Squeezing it in: Pros give tips on packing

November 24, 1996|By Margaret DeBord Ansley | Margaret DeBord Ansley,CONTRIBUTING WRITER

Choosing what to take on a trip and what to leave behind can baffle the most frequent of travelers. Yet there is no wrong method of packing a suitcase, according to travel expert Sharon Wingler.

Twenty-six years of flying as an attendant have transformed Wingler into one savvy packer. In her book "Travel Alone & Love It," Wingler advises readers on efficient preparation that includes forethought and making lists.

"When you're thinking about what clothes to take," Wingler says, "there are two main considerations: climate and culture."

Wingler suggests travelers pack a small, conservative wardrobe that can be layered and dressed up or down with lavish accessories. Keep in mind that black takes you anywhere and therefore choose coordinating separates. Knits often work best for women.

Don't pack too much

To prevent over-packing, Wingler advises beginning a list well in advance of "D-day (departure)." Include everything you would like to take. Then spread these items over a large surface like a bed or floor. She suggests that travelers ask, "Is there anything I could leave behind? Is there anything I'm forgetting?"

Travel guru and PBS-TV personality Rick Steves concurs that less is better. Traveling three months out of the year to update his series of guidebooks has taught Steves to develop a packing philosophy with a focus on good sense and humor.

"You can't travel heavy, happy and cheap," says Steves in his book "Rick Steves' Europe Through the Back Door." "Pick two," he insists.

Steves advises leaving behind items that you will use infrequently, and forget about packing "for the worst scenario," i.e., a heavy coat in case it gets cold. "Think in terms of what you can do without -- not what will be handy on your trip," he suggests.

One way to pare down essentials like underwear, says Steves, is to wash what you take. Another is to pack only enough toiletries to begin the trip. This way, he says, he can pack the same way no matter what the length of his trip. And, he adds, "I have the perfect excuse to go into a Bulgarian department store, shop around and pick up something I think might be toothpaste."

Pilot's shortcuts

Similar shortcuts in packing serve USAir Capt. Bill Lacey well on jaunts an average of 160 days a year. Lacey's top priority in packing is to reduce suitcase weight. In doing so, he first checks the weather at his destinations to determine whether he needs foul-weather gear. Then he reviews his itinerary to determine how much time he will have on each overnight and whether he can plan to stay in or go out. With this information, he decides what to take. If any of his articles do not fit into his regulation rolling suitcase or flight bag, they don't go.

Lacey advises business travelers to evaluate their amount of leisure time in each destination: "If you're not going to have much time on an overnight, then don't pack for it."
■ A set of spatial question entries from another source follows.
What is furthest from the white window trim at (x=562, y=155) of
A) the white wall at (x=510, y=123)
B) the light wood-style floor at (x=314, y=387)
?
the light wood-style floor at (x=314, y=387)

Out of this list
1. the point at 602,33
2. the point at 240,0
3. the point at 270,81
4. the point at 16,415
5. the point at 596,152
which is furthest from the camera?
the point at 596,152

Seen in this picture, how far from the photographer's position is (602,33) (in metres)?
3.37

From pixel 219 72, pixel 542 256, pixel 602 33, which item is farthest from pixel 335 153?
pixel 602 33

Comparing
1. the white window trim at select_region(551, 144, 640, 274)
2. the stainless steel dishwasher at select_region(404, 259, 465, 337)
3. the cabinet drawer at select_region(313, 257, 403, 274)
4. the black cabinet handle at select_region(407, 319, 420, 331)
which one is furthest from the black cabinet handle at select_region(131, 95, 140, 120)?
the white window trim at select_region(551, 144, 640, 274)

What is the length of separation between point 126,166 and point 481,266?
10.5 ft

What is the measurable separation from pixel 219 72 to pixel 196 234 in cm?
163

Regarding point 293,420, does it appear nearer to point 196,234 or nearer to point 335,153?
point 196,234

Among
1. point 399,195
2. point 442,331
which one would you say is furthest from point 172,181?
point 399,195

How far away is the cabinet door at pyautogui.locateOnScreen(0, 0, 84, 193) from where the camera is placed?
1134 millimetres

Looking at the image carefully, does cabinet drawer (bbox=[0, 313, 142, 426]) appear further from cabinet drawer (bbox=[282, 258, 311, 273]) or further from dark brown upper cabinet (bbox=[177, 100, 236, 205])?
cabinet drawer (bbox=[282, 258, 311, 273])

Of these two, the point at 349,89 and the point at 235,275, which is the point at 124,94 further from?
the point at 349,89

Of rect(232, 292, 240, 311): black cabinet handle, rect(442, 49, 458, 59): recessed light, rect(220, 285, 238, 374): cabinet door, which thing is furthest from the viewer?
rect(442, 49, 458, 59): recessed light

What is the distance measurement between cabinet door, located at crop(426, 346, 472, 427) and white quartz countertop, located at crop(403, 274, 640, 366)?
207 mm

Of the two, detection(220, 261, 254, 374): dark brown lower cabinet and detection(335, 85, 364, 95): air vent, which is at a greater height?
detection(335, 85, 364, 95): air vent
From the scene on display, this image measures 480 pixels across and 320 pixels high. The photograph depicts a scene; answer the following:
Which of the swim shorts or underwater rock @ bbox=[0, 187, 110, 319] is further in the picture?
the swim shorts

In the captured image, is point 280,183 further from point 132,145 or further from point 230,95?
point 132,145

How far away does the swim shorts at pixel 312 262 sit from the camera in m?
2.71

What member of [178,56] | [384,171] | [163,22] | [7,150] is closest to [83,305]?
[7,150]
A typical trip for Lacey lasts four days. He keeps his starched, white uniform shirts looking pressed by leaving them on the hanger and in their plastic dry-cleaning bags. He folds the arms of each shirt across the front and then folds each shirt down into thirds. When he arrives in his hotel room, he shakes them out and hangs them. Amazingly, they remain unwrinkled, he says.

To further prevent wrinkles, Lacey packs heavy items on the bottom of his suitcase and lighter items on top. That way, "The heavy items don't work themselves down," he adds.

Packing for warm destinations automatically lightens your load, according to travel consultant Linda Philipp, simply because the attire doesn't take up much space. Still, cumbersome beach equipment such as snorkeling and scuba gear can create havoc for vacationers, especially families.

Philipp's position at Carlson Universal Travel takes her to warm climates an average of six times a year. Her two daughters, 8-year-old Samantha and 16-year-old Schelley, often accompany her, and she asks them to pack and carry their own two bags. Two of these suitcases contain the girls' casual beachwear and gear. The other two protect dressy day and evening clothes. "That way," says Philipp, "[the kids] don't continually dig through the nice stuff to get to the play stuff."

While toting two bags per child may not appear to lighten your load, it is more efficient not to have to search or straighten or repack the contents. The bags don't have to be oversized -- just large enough to accommodate necessities. Small, lightweight duffel bags usually suffice for play gear.

Philipp employs a similar technique when traveling with her husband, Scott: She packs a separate suitcase for each type of hotel they plan to stay in. If the couple spends two nights in an economy hotel and three nights in a luxury hotel, they know they will require a slightly different wardrobe for each setting.